One of the cool DJ techniques with Ableton Live is to trick multiple clips using keyboard keys. You could in principle ‘play the keyboard’ and constantly trigger various clips, resulting in interesting (or not) combinations.
Now, how to map this with a keyboard, that’s the organizational issue. Some are looking into so called POT USB keyboards — these are matrix-style keyboards with rows and columns of keys, and you could program these to any key values. The problem with these are usually the price, as well as driver availability for MacOSX. But you could then create any kind of triggering system you want.

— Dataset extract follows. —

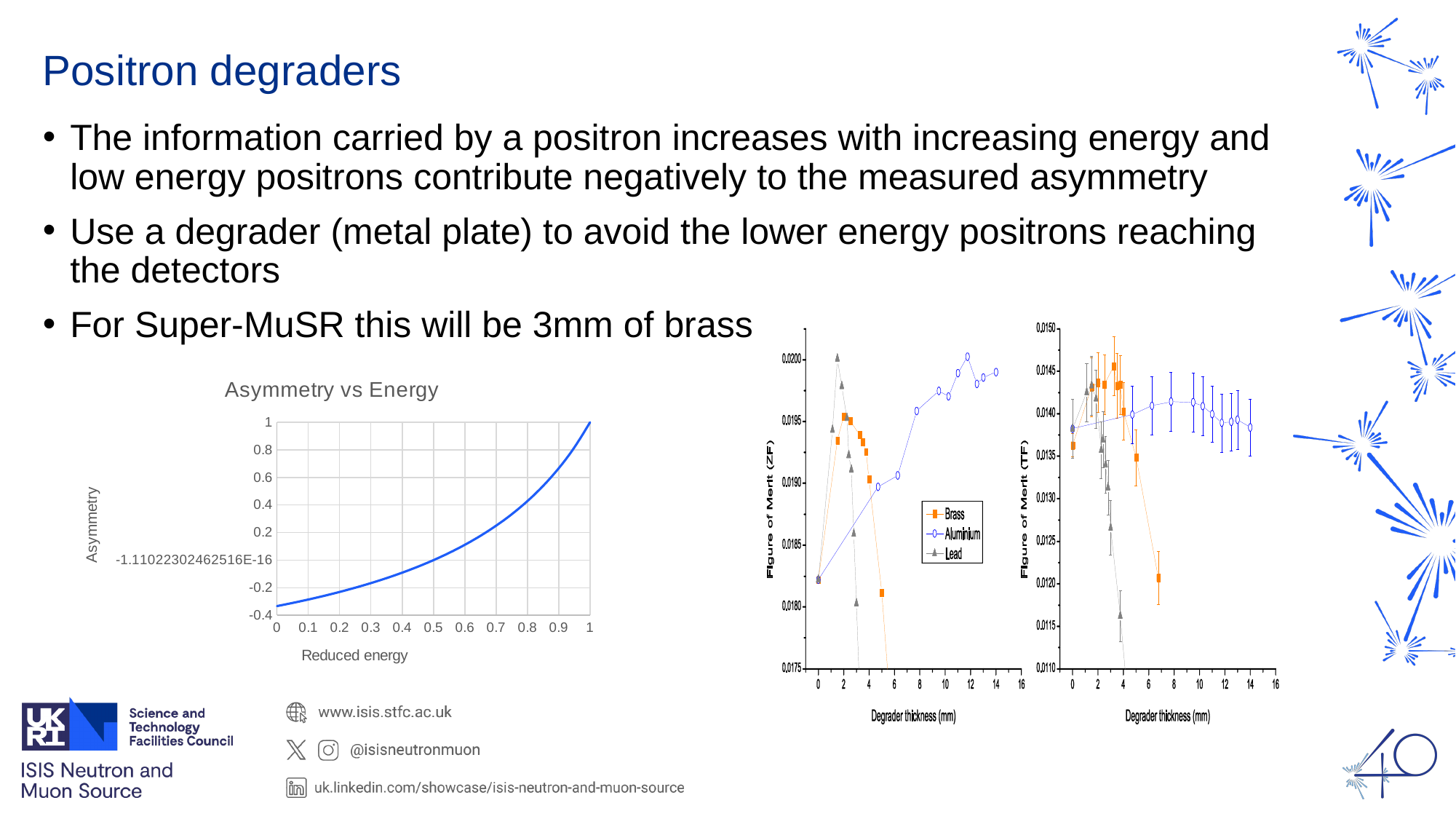
What kind of chart is the 'Asymmetry vs Energy' chart? line chart How many series does the legend of the 'Figure of Merit (ZF)' chart list? 3 In the 'Asymmetry vs Energy' chart, what is the asymmetry value at a reduced energy of 1? 1 In the 'Asymmetry vs Energy' chart, does asymmetry rise or fall as reduced energy increases? rise What is the x-axis label of the 'Asymmetry vs Energy' chart? Reduced energy In the 'Figure of Merit (ZF)' chart, is the Aluminium value at a degrader thickness of 14 mm greater or less than 0.0195? greater In the 'Figure of Merit (TF)' chart, is the Brass value at a degrader thickness of about 7 mm greater or less than 0.0125? less In the 'Figure of Merit (ZF)' chart, is the Lead value at a degrader thickness of 4 mm greater or less than 0.0185? less Which series are listed in the legend of the 'Figure of Merit (ZF)' chart? Brass, Aluminium, Lead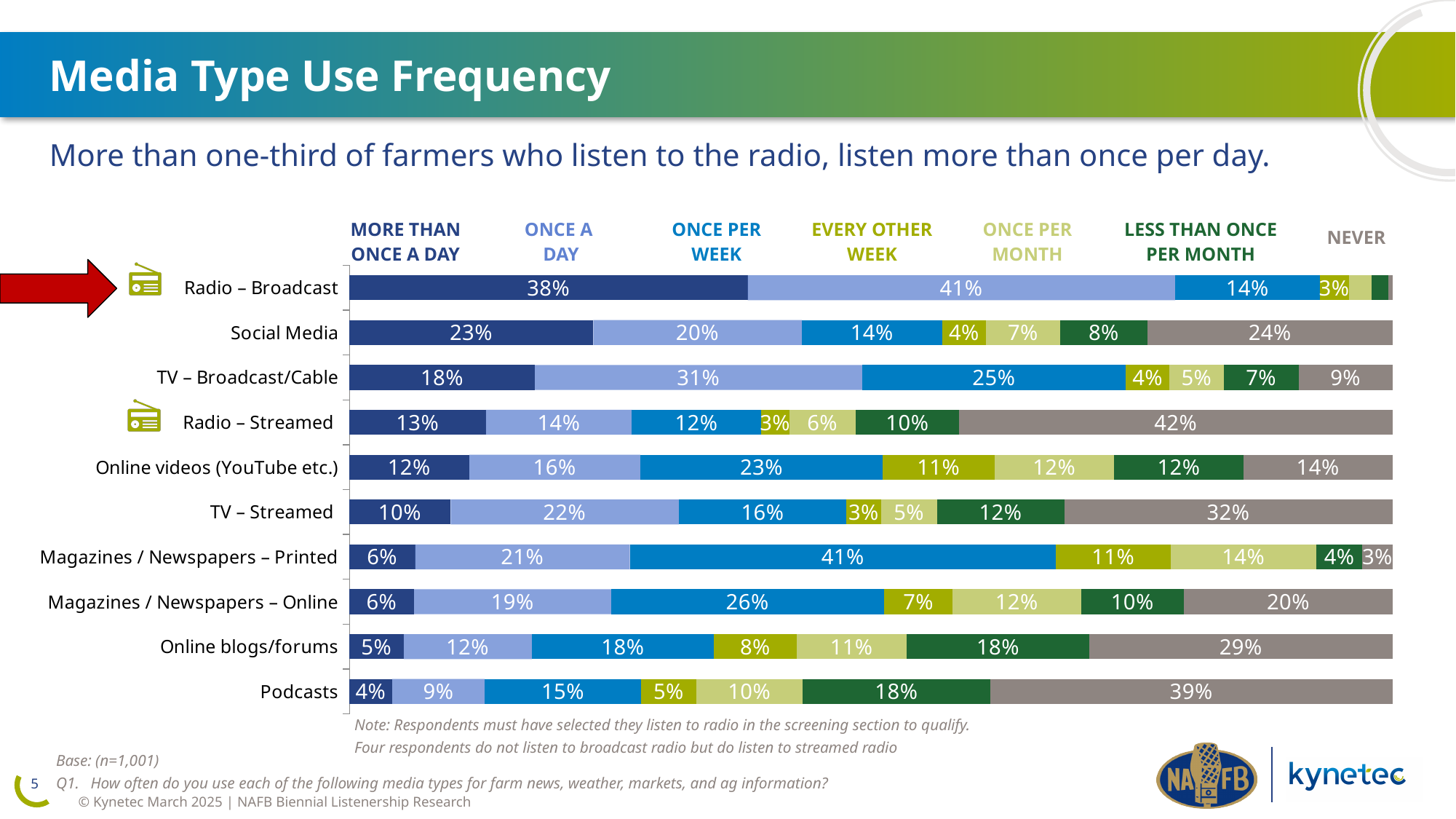
What percentage of farmers use TV – Broadcast/Cable once a day? 31% What percentage of farmers use Radio – Broadcast more than once a day? 38% What percentage of farmers never use Podcasts? 39% Which media type is marked with a red arrow on the slide? Radio – Broadcast How many media types are shown in the chart? 10 Which media type has the lowest 'More than once a day' percentage? Podcasts Which is larger: the 'Once per week' percentage for Online videos (YouTube etc.) or for Social Media? Online videos (YouTube etc.) What kind of chart is shown on the slide? Stacked bar chart What percentage of farmers use Magazines / Newspapers – Printed once per week? 41% What is the difference between the 'Never' percentages for Radio – Streamed and TV – Streamed? 10% Which media type has the highest 'Never' percentage? Radio – Streamed How many frequency categories does the chart's legend list? 7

Now, there’s the lofty standard keyboard… I tried to experiment tonight with this kind of mapping. For the first audio column I mapped the cells as Shift-1, Shift-2, Shift-3, and so on, with Shift-0 being to stop the clip. The new row was Control-1, Control-2 and so on up to 9, and the third, Option-1, Option-2…
Now, I really like four tracks when doing this, but you can’t find another control key, and the Apple (Command Key) is used by Ableton Live, so I used the numeric keyboard, 1, 2, 3 and so on.
Then I also renamed the column headers so I knew what control key controlled what row.
I could get pretty far with this, it was indeed like playing an electronic accordion with material! Note, I didn’t check if a default key binding was overridden, but Ableton Live didn’t complain when I did this…
Now, I don’t mind the mouse, if I use four-bar Global Quantization, I have four bars of time when I could turn on and off various clips. The problem with the number scheme is that you could just have a range of 0 to 9 with number keys, and if you reserve 0 as stopping the clip (good to have) then you are down to just nine rows of clips.
I tried to map the keys using rows of alphanumeric keys, a, s, d and so on, but it just didn’t feel natural.
Maybe a combination of this kind of mapping and the mouse is a good combination. Anyway, with some training you could achieve very complex arrangements, provided you have tracks chopped into clips, or other clip material. Make a test version, save it, and make it read-only as a file, and you could then later just open this template and use it for specific DJ purposes.